▸ EXERCISE SET
A. According to the excerpt about women workers and black girls in school, what is the median annual income of home care workers?
B. Extend the excerpt about women workers and black girls in school, starting right after its last sentence.

1. #DayWithoutAWoman”: For Domestic and Low-Wage Workers, the Stakes Are Higher Than Ever
In Glamour, Ai-Jen Poo, the director of the National Domestic Workers Alliance, advocates for participation in the International Women’s Day strikes: “We [women] are nearly half of the entire workforce. And we still provide more than 70 percent of the unpaid family care in the United States. We are also a majority of the consumer base (over 70 percent) in this country. It’s our work and our dollars that create wealth for the winners in this economy—from Uber to Walmart. As much as some of us may like our jobs, we still face pay inequity, lack of respect, discrimination, and harassment, and lack of access to opportunity for advancement and security. […] For women in low-wage jobs like domestic work, the stakes are higher than ever. Women make up two-thirds of the nearly 20 million workers in low-wage jobs—defined as jobs that typically pay $10.10 per hour or less, according to a report from the National Women’s Law Center. Women of color are disproportionately concentrated in low-wage jobs; nearly half of all women in the low-wage workforce are women of color. Home care jobs, for example, are the fastest growing occupation in the economy today, and are overwhelmingly dominated by women, disproportionately women of color and immigrants. Their median annual income? $13,000 per year.”

2. Hands on Their Backs
Anna Julia Cooper Center Communication Intern Mankaprr Conteh writes about the ways in which black girls are pushed out of schools: “[When] educators and law-enforcement see black girls as defiant, they’re likely to respond with eye rolls, impatience, and harsh words. They kick them out of class, like we did Angela, leaving her wandering the halls, sometimes stomping, sometimes crying. They suspend, and even expel girls like her. A black girl may get pulled out of her chair and slammed to the ground by a school-resource officer. And when schools turn black girls away, when they criminalize them in this way, they are then primed to be captured by a criminal justice system hell-bent on locking them up. The grip this system has on black girls is hard to loosen. […] The data say that black girls are five times more likely to be suspended than white girls. That they’re the fastest growing population of students experiencing exclusionary discipline. The Department of Education reported that across the spectrum of disciplinary experiences, from in-school suspension to arrest, black girls are the only girls to be grossly overrepresented. In 2012, they made up 16 percent of girl students, but 42 percent of expulsions.”

▸ DATASET EXTRACT
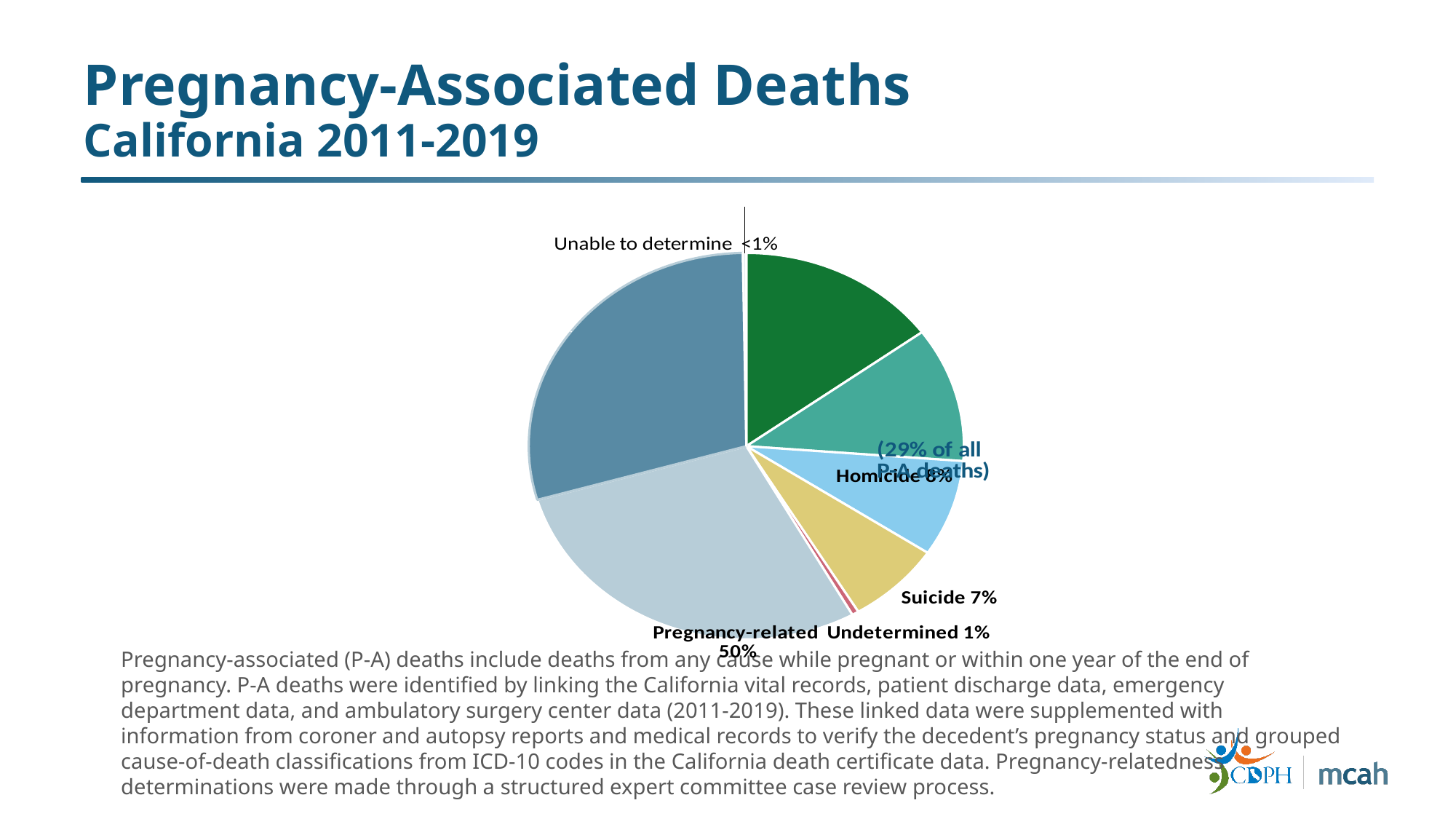
What percentage is shown for Suicide? 7% What is the difference in percentage points between Pregnancy-related and Homicide? 42 percentage points Which labelled category has the smallest slice of the pie? Unable to determine What kind of chart is shown on the slide? pie chart What value is shown for the Unable to determine slice? <1% Which is larger, the Homicide slice or the Suicide slice? Homicide What is the title of the slide containing the pie chart? Pregnancy-Associated Deaths California 2011-2019 What percentage is shown for Undetermined? 1% What percentage is shown for Homicide? 8% Which labelled category has the largest slice of the pie? Pregnancy-related What is the difference in percentage points between Homicide and Suicide? 1 percentage point What percentage of pregnancy-associated deaths is labelled as Pregnancy-related? 50%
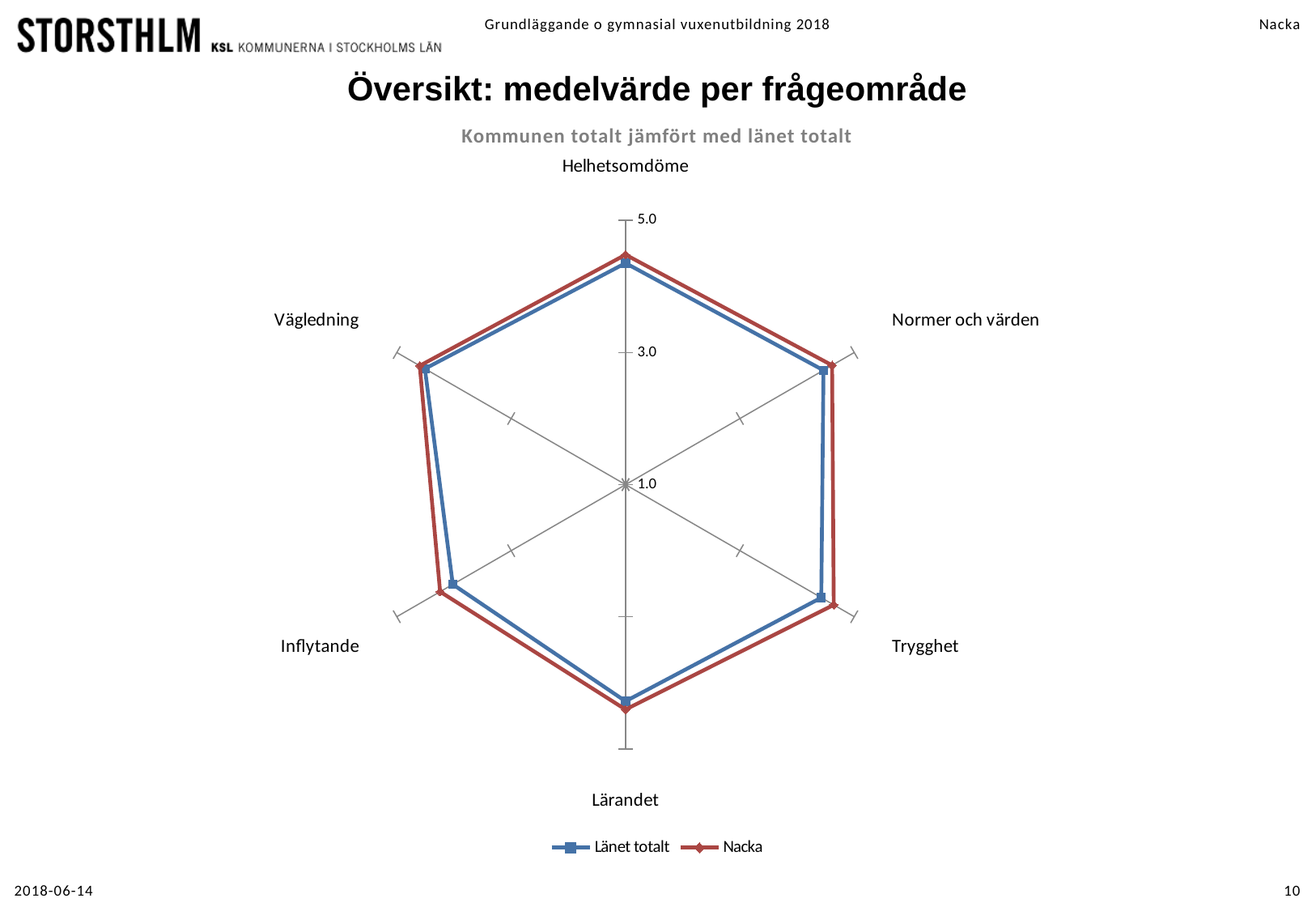
What kind of chart is shown on the slide? Radar chart For Trygghet, which series has the higher value, Länet totalt or Nacka? Nacka Is the value for Trygghet for Nacka greater or less than 3.0? greater What is the title of the chart? Översikt: medelvärde per frågeområde Which category has the lowest value for Länet totalt? Inflytande Is the value for Inflytande for Länet totalt greater or less than 3.0? greater Is the value for Helhetsomdöme for Nacka greater or less than 5.0? less Which two series are shown in the legend? Länet totalt and Nacka What is the highest value shown on the chart's axis scale? 5.0 For Inflytande, which series has the higher value, Länet totalt or Nacka? Nacka How many categories (question areas) are plotted on the radar chart? 6 How many series does the legend list? 2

▸ EXPECTED OUTPUTS
A. $13,000 per year.

B.
3. The Provocateur Behind Beyoncé, Rihanna, and Issa Rae
For the New Yorker, Alexis Okeowo on director Melina Matsoukas: “Black feminists have often been forced to pick between being politically black or politically female. ‘It’s an unfair struggle that only black women can understand and relate to,’ Matsoukas said. […] As Matsoukas develops an idea for a video, she spends hours browsing online and through art books and magazines, looking for images that resonate. ‘I treat each video like a thesis project,’ she said. Stacks of old sources are piled behind her couch: books by Chimamanda Ngozi Adichie, Noam Chomsky, and C. L. R. James; back issues of Wallpaper; math and science textbooks from college. For the ‘Formation’ video, she found ideas in the work of Toni Morrison, Maya Angelou, and Octavia Butler. She began to conceive scenes of black history, from slavery through Mardi Gras parades and the Rodney King protests. ‘I wanted to show—this is black people,’ she said. ‘We triumph, we suffer, we’re drowning, we’re being beaten, we’re dancing, we’re eating, and we’re still here.’ She wrote out a treatment and sent it to Beyoncé in the middle of the night. Within hours, the singer had written back to say that she loved it. […] Female artists, especially, are drawn to Matsoukas because she guides them in bolder directions, attracting new attention. ‘She has the ability to hit the nervous system,’ Malik Sayeed, a cinematographer who worked on ‘Formation’ and ‘Lemonade,’ said.”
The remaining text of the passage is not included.